Erythropoietin reduces experimental autoimmune encephalomyelitis severity via neuroprotective mechanisms.J Neuroinflammation 2017; 14(1):202JN
Treatment with erythropoietin (Epo) in experimental autoimmune encephalomyelitis (EAE), the rodent model of multiple sclerosis (MS), has consistently been shown to ameliorate disease progression and improve overall outcome. The effect has been attributed to modulation of the immune response and/or preservation of the central nervous system (CNS) tissue integrity. It remains unclear, however, if (a) Epo acts primarily in the CNS or the periphery and if (b) Epo's beneficial effect in EAE is mainly due to maintaining CNS tissue integrity or to modulation of the immune response. If Epo acts primarily by modulating the immune system, where is this modulation required? In the periphery, the CNS or both?
To address these questions, we used two well-characterized transgenic mouse strains that constitutively overexpress recombinant human Epo (rhEpo) either systemically (tg6) or in CNS only (tg21) in a MOG-induced EAE model. We assessed clinical severity, disease progression, immunomodulation, and CNS tissue integrity, including neuronal survival.
Although disease onset remained unaffected, EAE progression was alleviated in transgenic animals compared to controls with both lines performing equally well showing that expression of Epo in the periphery is not required; Epo expression in the CNS is sufficient. Immunomodulation was observed in both strains but surprisingly the profile of modulation differed substantially between strains. Modulation in the tg21 strain was limited to a reduction in macrophages in the CNS, with no peripheral immunomodulatory effects observed. In contrast, in the tg6 strain, macrophages were upregulated in the CNS, and, in the periphery of this strain, T cells and macrophages were downregulated. The lack of a consistent immunomodulatory profile across both transgenic species suggests that immunomodulation by Epo is unlikely to be the primary mechanism driving amelioration of EAE. Finally, CNS tissue integrity was affected in all strains. Although myelin appeared equally damaged in all strains, neuronal survival was significantly improved in the spinal cord of tg21 mice, indicating that Epo may ameliorate EAE predominantly by protecting neurons.
Our data suggests that moderate elevated brain Epo levels provide clinically significant neuroprotection in EAE without modulation of the immune response making a significant contribution.

○ ○ ○ ○ ○ ○ ○

Rewrite the passage of the erythropoietin abstract that opens with the words "To address these" and closes with "including neuronal survival.", replacing "clinical severity" with "clinical symptoms". The entries that follow come from a separate source.

[Dataset entries]
○ ○ ○ ○ ○ ○ ○

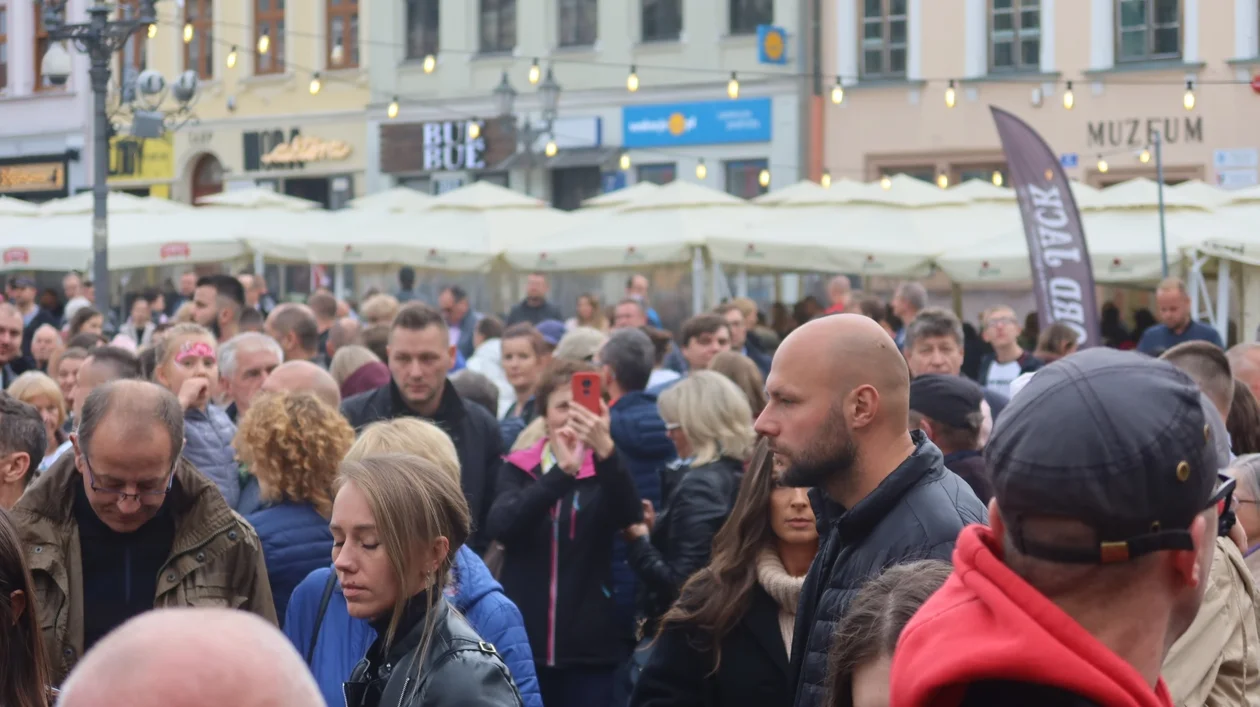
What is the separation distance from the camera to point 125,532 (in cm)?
441

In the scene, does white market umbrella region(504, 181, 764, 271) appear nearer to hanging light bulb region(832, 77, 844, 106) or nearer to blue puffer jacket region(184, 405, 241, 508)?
hanging light bulb region(832, 77, 844, 106)

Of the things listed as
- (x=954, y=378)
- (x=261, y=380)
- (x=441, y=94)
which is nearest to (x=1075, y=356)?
(x=954, y=378)

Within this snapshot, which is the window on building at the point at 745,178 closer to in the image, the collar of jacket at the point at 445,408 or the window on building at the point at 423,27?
the window on building at the point at 423,27

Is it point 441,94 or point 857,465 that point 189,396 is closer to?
point 857,465

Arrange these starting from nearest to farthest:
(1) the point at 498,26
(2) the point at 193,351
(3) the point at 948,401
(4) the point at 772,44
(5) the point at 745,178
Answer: (3) the point at 948,401 → (2) the point at 193,351 → (4) the point at 772,44 → (5) the point at 745,178 → (1) the point at 498,26

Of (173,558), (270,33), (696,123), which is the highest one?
(270,33)

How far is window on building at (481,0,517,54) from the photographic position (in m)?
33.4

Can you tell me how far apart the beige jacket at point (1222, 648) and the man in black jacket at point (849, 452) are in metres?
0.51

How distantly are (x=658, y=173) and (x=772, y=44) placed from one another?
3.23m

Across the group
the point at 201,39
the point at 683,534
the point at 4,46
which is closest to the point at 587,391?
the point at 683,534

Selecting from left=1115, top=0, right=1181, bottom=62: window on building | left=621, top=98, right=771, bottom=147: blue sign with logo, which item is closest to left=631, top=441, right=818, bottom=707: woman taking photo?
left=1115, top=0, right=1181, bottom=62: window on building

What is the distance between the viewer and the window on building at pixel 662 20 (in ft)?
104

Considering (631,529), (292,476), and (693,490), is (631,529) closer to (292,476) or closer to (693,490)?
(693,490)

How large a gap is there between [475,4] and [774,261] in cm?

○ ○ ○ ○ ○ ○ ○

• Written response:
To address these questions, we used two well-characterized transgenic mouse strains that constitutively overexpress recombinant human Epo (rhEpo) either systemically (tg6) or in CNS only (tg21) in a MOG-induced EAE model. We assessed clinical symptoms, disease progression, immunomodulation, and CNS tissue integrity, including neuronal survival.